▶ Text shown:
>>
A. Except as otherwise permitted by Article Seventeen of the Prime Lease, without the prior written consent of Sublandlord (not to be unreasonably withheld, conditioned or delayed) and Prime Landlord, Subtenant shall not (i) assign this Sublease (by operation of law or otherwise), (ii) sublease all or any part of the Premises, (iii) mortgage, pledge, hypothecate or otherwise encumber its interest in this Sublease or the Premises or any interest therein, or (iv) grant any concession, license or otherwise permit the Premises to be used or occupied by anyone other than Subtenant. Any assignment, sublease, mortgage, pledge, hypothecation or other encumbrance of or under this Sublease without such prior written consent shall be invalid and without force and effect.
<<
▶ Instructions for the task:
For each statement, say yes or no as to whether it agrees with the sublease clause, and quote the words that decide it: 1. The Sublandlord may withhold consent for any reason it likes. 2. The Subtenant needs consent to mortgage its interest in the Premises. 3. An assignment made without prior written consent remains valid. The material after this has nothing to do with the sublease clause.

▶ Stored data:
>>
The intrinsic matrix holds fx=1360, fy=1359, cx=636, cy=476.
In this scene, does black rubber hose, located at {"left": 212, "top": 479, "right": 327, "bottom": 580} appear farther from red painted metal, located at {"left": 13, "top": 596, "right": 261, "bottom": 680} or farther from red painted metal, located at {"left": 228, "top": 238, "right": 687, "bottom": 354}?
<<
▶ Written answer:
1. No: "not to be unreasonably withheld, conditioned or delayed"
2. Yes: "mortgage, pledge, hypothecate or otherwise encumber its interest in this Sublease or the Premises"
3. No: "shall be invalid and without force and effect"